### Excerpt
Walter Quintin Gresham (March 17, 1832May 28, 1895) was a United States circuit judge of the United States Court of Appeals for the Seventh Circuit and of the United States Circuit Courts for the Seventh Circuit and previously was a United States District Judge of the United States District Court for the District of Indiana. He served as Postmaster General of the United States and United States Secretary of the Treasury under President Chester A. Arthur and as United States Secretary of State under President Grover Cleveland.

Education and career

Born on March 17, 1832, near Lanesville, Indiana, Gresham read law in 1854. He entered private practice in Corydon, Indiana from 1854 to 1860. He was active as a campaign speaker for the Republican ticket in 1856, and in 1860 was elected to the Indiana House of Representatives as a Republican in a strong Democratic district. In the House, as Chairman of the Committee on Military Affairs, he did much to prepare the Indiana troops for service in the Federal army.

Gresham served in the United States Army from 1861 to 1865 during the American Civil War, and returned to private practice in New Albany, Indiana from 1866 to 1867. He was an agent for handling Indiana state finances from 1867 to 1869.

### Apply what you read
- a) For each statement about the Gresham biography, say yes or no for whether it agrees with the text, and quote the words that decide it. (i) Gresham had a private law practice in Corydon, Indiana, before 1860. (ii) He won his 1860 seat in the Indiana House of Representatives as a Democrat. (iii) He was Secretary of State under Chester A. Arthur.
- b) Please translate this sentence from the Gresham biography into Spanish: "He was an agent for handling Indiana state finances from 1867 to 1869."
- c) Turn the paragraph of the Gresham biography that begins "Born on March 17, 1832" into a short list that keeps its main facts.
The data has no connection to the Gresham biography.

### The data
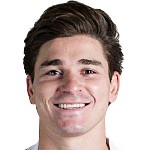  晋级喜悦中藏遗憾；阿尔瓦雷斯，马竞前锋的真情流露。 体育新闻 晋级喜悦中藏遗憾；阿尔瓦雷斯，马竞前锋的真情流露。 体育新闻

### Answers for this exercise
- a)
(i) Yes: "He entered private practice in Corydon, Indiana from 1854 to 1860."
(ii) No: "in 1860 was elected to the Indiana House of Representatives as a Republican in a strong Democratic district."
(iii) No: "as United States Secretary of State under President Grover Cleveland."

- b) Fue agente encargado de la administración de las finanzas del estado de Indiana de 1867 a 1869.

- c)
- Born March 17, 1832, near Lanesville, Indiana
- Read law in 1854
- Private practice in Corydon, Indiana, 1854–1860
- Campaign speaker for the Republican ticket in 1856
- Elected to the Indiana House of Representatives in 1860 as a Republican from a strong Democratic district
- As Chairman of the House Committee on Military Affairs, did much to prepare Indiana troops for service in the Federal army